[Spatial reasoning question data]
______

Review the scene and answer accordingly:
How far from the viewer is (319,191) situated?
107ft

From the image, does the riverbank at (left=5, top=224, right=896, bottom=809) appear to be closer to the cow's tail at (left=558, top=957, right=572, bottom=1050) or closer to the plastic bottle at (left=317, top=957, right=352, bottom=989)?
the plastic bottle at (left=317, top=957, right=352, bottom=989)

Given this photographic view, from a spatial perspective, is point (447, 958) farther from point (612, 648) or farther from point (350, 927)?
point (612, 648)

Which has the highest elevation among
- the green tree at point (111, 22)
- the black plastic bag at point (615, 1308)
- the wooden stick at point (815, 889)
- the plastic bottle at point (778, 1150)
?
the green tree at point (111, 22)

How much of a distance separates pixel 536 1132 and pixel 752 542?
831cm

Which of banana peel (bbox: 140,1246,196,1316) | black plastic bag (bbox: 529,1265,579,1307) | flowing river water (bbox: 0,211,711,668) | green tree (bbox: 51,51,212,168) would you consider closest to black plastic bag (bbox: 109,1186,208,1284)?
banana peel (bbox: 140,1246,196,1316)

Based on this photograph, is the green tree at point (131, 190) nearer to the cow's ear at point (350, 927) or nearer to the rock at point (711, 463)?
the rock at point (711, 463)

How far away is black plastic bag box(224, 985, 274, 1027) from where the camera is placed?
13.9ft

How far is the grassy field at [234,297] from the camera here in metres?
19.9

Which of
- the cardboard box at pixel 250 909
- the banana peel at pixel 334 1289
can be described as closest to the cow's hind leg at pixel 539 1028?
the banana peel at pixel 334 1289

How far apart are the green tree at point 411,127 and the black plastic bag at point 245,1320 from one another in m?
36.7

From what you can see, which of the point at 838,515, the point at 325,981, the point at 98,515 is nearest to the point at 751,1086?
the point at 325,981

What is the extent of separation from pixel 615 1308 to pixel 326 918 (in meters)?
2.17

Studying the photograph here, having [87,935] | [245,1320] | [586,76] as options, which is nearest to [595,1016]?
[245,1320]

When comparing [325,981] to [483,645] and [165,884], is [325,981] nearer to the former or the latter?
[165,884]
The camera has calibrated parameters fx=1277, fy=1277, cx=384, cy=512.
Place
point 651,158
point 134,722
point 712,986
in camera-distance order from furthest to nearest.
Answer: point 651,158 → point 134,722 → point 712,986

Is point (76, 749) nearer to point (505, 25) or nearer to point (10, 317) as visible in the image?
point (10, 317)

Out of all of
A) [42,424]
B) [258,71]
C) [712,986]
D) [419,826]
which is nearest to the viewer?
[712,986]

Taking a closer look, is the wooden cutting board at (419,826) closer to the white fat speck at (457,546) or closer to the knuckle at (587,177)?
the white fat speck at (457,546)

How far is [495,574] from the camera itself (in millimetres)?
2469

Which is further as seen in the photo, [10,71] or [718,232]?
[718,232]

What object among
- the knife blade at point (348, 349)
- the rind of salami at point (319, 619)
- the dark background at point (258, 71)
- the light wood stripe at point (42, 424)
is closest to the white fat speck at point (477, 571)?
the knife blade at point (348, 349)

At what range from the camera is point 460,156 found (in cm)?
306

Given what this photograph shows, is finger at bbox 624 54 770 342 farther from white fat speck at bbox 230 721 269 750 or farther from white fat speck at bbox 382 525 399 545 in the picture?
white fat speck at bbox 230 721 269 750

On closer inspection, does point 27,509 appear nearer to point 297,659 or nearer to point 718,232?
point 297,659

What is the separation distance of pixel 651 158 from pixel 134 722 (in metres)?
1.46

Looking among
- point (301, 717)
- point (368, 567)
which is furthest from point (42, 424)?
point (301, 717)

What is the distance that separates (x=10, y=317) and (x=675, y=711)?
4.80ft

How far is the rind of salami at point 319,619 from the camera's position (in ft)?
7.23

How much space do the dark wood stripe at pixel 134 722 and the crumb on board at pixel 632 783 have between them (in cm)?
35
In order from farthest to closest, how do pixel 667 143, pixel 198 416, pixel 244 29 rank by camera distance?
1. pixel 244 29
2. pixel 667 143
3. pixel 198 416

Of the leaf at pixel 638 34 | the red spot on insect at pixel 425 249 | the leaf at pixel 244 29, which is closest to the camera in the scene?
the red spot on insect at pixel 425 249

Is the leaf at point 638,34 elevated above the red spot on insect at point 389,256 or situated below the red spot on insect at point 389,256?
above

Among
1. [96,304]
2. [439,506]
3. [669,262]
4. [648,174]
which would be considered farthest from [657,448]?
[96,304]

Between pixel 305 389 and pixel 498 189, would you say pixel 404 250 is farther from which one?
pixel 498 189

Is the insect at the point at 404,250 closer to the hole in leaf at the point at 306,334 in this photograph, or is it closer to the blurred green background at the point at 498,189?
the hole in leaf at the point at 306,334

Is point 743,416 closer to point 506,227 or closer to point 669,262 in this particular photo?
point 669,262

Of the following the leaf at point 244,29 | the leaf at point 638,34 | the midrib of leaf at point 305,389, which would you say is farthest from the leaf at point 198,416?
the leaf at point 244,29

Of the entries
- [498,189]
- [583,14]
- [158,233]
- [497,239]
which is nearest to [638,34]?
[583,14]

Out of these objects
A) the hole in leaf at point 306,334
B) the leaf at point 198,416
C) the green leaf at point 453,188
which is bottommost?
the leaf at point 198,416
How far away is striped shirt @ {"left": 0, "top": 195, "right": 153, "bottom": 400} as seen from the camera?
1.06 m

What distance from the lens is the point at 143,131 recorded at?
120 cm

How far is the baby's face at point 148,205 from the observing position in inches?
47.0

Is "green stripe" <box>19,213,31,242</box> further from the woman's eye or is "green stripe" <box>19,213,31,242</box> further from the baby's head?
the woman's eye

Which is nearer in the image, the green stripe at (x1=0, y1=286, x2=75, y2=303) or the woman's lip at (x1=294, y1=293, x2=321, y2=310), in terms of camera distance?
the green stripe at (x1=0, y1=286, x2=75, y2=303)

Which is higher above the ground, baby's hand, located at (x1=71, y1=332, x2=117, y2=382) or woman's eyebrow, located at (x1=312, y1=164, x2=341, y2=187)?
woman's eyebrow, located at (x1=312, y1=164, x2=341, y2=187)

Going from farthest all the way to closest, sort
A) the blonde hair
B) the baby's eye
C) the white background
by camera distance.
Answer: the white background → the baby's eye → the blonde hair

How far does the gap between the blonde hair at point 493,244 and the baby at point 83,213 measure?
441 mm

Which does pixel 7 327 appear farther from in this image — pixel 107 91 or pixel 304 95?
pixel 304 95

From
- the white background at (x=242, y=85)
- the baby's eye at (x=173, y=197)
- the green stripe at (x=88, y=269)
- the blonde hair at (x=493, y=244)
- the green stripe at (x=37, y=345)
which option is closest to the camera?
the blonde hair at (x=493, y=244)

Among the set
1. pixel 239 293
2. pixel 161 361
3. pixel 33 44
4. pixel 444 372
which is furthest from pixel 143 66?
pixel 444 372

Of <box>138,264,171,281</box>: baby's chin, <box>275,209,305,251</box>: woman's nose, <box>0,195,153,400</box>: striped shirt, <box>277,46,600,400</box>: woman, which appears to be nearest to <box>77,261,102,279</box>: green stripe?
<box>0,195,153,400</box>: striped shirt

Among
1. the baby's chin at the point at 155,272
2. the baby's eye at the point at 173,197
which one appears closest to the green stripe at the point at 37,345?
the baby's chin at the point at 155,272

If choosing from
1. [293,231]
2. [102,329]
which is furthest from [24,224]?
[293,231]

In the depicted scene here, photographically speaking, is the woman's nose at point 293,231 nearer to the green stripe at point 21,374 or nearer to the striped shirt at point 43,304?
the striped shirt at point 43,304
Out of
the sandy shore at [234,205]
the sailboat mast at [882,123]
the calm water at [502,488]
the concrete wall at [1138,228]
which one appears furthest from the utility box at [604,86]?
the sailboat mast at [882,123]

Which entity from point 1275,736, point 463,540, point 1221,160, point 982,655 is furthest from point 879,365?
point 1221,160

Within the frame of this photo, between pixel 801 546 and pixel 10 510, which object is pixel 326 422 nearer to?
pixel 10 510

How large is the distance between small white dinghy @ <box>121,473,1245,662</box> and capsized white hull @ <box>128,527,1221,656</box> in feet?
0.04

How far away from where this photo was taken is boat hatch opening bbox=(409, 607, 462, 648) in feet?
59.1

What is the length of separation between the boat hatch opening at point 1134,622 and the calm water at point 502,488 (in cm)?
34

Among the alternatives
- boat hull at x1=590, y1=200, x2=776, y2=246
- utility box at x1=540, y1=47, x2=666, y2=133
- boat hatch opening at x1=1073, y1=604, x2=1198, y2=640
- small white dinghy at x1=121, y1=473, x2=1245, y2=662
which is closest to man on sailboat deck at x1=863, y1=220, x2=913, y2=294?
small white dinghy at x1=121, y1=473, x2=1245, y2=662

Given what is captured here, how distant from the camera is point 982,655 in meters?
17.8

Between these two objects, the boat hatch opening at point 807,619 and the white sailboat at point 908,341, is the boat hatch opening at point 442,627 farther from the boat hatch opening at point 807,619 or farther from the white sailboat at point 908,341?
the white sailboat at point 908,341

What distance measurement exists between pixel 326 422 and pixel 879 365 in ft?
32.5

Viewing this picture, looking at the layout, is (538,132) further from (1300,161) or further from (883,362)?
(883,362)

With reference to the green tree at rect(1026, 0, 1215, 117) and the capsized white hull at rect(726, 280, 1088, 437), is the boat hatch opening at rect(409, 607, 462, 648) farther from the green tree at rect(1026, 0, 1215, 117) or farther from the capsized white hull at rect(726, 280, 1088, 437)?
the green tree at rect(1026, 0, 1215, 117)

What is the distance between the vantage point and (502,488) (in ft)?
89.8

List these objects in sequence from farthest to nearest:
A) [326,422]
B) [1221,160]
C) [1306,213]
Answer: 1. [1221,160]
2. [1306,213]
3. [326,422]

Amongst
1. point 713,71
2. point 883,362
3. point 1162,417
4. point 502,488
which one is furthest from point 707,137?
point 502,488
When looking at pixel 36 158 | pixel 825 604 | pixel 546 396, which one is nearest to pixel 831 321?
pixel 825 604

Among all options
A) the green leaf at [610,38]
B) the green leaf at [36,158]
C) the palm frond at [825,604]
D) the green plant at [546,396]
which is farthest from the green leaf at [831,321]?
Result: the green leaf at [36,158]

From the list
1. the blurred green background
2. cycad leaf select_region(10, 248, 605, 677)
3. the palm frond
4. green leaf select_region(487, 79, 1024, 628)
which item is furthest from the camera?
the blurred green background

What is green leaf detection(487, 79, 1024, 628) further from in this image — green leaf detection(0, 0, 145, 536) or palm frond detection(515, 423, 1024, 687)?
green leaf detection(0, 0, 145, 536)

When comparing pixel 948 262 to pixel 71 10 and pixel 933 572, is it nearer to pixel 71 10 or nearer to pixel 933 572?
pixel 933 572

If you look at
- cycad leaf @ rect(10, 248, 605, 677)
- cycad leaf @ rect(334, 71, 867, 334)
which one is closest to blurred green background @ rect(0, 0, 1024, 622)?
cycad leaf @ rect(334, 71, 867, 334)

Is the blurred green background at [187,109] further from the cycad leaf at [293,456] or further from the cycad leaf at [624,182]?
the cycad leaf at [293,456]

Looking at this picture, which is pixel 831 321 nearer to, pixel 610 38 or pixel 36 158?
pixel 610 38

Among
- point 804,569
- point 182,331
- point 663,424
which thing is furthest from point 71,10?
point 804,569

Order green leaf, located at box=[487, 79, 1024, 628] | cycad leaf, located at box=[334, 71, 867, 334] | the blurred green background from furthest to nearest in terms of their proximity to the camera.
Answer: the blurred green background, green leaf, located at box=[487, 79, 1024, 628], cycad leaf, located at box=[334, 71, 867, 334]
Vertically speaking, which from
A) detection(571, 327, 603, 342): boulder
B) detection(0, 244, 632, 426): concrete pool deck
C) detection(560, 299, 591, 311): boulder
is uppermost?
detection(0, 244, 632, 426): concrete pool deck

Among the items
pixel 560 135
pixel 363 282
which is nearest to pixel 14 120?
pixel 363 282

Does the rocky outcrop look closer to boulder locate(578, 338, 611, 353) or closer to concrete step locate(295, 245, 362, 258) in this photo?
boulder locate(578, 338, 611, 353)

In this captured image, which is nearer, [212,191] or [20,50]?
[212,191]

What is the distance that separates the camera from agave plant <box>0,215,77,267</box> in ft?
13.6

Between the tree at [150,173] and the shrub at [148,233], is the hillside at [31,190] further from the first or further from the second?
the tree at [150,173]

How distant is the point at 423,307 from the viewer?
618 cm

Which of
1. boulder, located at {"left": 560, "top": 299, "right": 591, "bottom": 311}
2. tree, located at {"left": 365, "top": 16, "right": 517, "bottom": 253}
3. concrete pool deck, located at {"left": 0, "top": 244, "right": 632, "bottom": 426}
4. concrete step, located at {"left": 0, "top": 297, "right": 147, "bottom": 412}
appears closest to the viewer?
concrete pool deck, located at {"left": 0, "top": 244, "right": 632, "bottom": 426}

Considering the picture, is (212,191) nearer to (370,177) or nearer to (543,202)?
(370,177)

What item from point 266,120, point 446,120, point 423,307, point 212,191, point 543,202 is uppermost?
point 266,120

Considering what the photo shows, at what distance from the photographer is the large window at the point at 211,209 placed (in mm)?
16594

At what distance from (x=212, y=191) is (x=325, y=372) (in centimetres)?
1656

______

> _Stated goal_: Look above for the line that holds "In this captured", then copy it and each line after it exactly, through the last line of the data.

> _The reply_:
In this captured image, which is nearer, [212,191] or [20,50]?
[212,191]

What is the distance that separates the camera from agave plant <box>0,215,77,267</box> in ft?
13.6

Between the tree at [150,173] and the shrub at [148,233], is the hillside at [31,190] further from the first or further from the second?
the tree at [150,173]

How distant is the point at 423,307 from the viewer?
618 cm

Which of
1. boulder, located at {"left": 560, "top": 299, "right": 591, "bottom": 311}
2. tree, located at {"left": 365, "top": 16, "right": 517, "bottom": 253}
3. concrete pool deck, located at {"left": 0, "top": 244, "right": 632, "bottom": 426}
4. concrete step, located at {"left": 0, "top": 297, "right": 147, "bottom": 412}
appears closest to the viewer?
concrete pool deck, located at {"left": 0, "top": 244, "right": 632, "bottom": 426}

Considering the picture, is (212,191) nearer to (370,177) or nearer to (543,202)?
(370,177)

What item from point 266,120, point 446,120, point 423,307, point 212,191, point 543,202 is uppermost?
point 266,120

Considering what the photo shows, at what distance from the photographer is the large window at the point at 211,209 placed (in mm)?
16594

At what distance from (x=212, y=191) is (x=325, y=372) (in centimetres)?
1656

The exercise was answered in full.